“I Am Gavrilo Princip”, Edinburgh Festival Fringe 2022

Jeremy Malies at Army @ The Fringe – Drill Hall
3 September 2022

It’s 1994 and the Bosnian War is at its height. With no functioning sanitation under a Bosnian Serb siege, the people of Sarajevo are defecating around the tomb of a national hero. And looking down at them from an uncomfortable purgatory or limbo is the man whose mortal remains are in the tomb and who 80 years earlier had defined the nightmare course of the twentieth century for all of us.

 

Oliver Yellop as Gavrilo Princip.

 

Gavrilo Princip, in this portrayal by the gifted and insightful young actor Oliver Yellop is, as the assassin told the judge at his trial, “by no means a brute.” Yellop stresses that this supposed weakling who had been turned down by the military in the First Balkan War of 1912 had, unlike several other would-be assassins on that sunny Saturday afternoon in June 1914, a steady enough nerve to fire off rounds from his Browning revolver that killed Archduke Franz Ferdinand. Another bullet that did for Duchess Sophie was in fact intended for the colonial governor. Touchingly, Princip hoped that these would be the last shots ever fired in anger in the region.

What a change from the round of historical monologues at Edinburgh that so often leave you feeling that you have been watching a dramatized Wikipedia entry! This is a subtle, well-crafted play full of contrasts and with pace that varies from rollercoaster to the reflective and melancholic. Yellop (who also wrote the script) is accompanied by a live jazz score (Adam Farrant on trumpet and Benji Hooper on guitar) which contributes much to the exploration of Princip’s moods as he reflects on his actions and their ramifications.

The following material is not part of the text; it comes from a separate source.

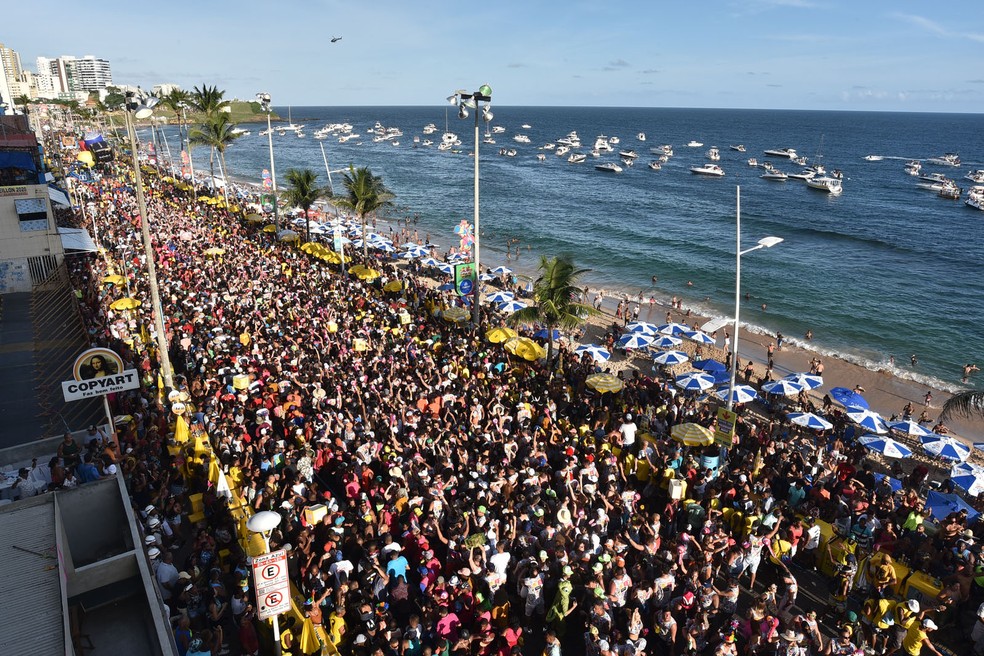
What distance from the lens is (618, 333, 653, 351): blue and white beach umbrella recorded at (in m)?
21.8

It’s considerably more than incidental music; I suspect that if Yellop’s delivery pace or mood varied at performances, the instrumentalists would truly improvise and they contribute to the feverish hallucinatory quality associated with the prisoner’s tuberculosis.

Direction by Anna Mors has rigour; not once does she choose an easy option by allowing Yellop too simple an appeal to our heart strings. We see this intelligent, complicated idealist in the round. Most moving for me – and it’s testimony to Yellop’s research which is both forensic on detail but convincing in its broad judgements – is the overwhelming conclusion that the future that Princip envisaged for his region was non-sectarian, probably secular and a truly homogenous society. It would have respected its constituent parts so embracing Bosnian Serbs, Muslims and Croats. Yellop may give us tirades about 500 years of Habsburg rule and inbreeding, but his character comes over as much more than an irredentist. His inclusive vision might just have worked.

All this is balanced against Princip (as written by Yellop) being a jaunty egotist. Watching a tubercular youth in the fortress of Terezín describe solitude and physical disintegration that saw him finally weighing six stone and having an arm amputated is hardly a barrel of laughs. But the script is surprisingly rich in humour as we see the demented aspect of Princip match himself against Franco, Mussolini and Hitler in terms of havoc caused. He likes to see himself as a trailblazer, a source of ignition or combustion. “This is my century” he claims. Other assassins and dictators have simply played catch-up. I wouldn’t argue though of course there is irony coursing through this element of the script.

The presentation is simple; there are few lighting changes and Princip has a black slate box on which he leaps about and scrawls in chalk. Subtly, Yellop and Mors prompt us to think of suicide killings in our own day. Of course, for the jihadist, suicide is usually an integral part of the atrocity. Princip and the other assassins in Sarajevo had been given hopelessly weak cyanide capsules which simply burnt their stomachs a little.

A criticism? It’s unfair to complain about what is not here but I should have loved to have heard Princip speculate as to whether there would have been a world war without his intervention. I believe not but more doom-laden students point out that the Schlieffen Plan had gone through 28 variants and some kind of conflict was inevitable.

At an hour, this is slick, unmannered, technically assured and thought-provoking. I love Yellop’s ability to filter his research and he shows an eye for the revealing detail. He has Princip note, moments before the shooting, that a newspaper placard is announcing that the Tour de France has just begun. It would be the last Tour until 1919 and the three best cyclists in the world would die at Flanders and on the Somme. Similarly, Yellop tells us that psychiatrist Martin Papenheim, one of the few people to be given access to Princip when in prison, would also become an inmate at Terezín during the Second World War. History doesn’t repeat itself but it certainly chimes.

Princip claims that his ghost will haunt the halls of Vienna. Perhaps not, but with the Balkans remaining unstable – Serbian separatists are currently pushing towards secession in Bosnia-Herzegovina – his spirit is unlikely to be quiet any time soon. We are at turns repelled and seduced by the character’s idealism. Yellop calibrates these changes with great skill using his considerable technical armoury. No tropes about war in general, no politically correct filling of checkboxes. It’s an impressive, responsible and perhaps topical piece of work.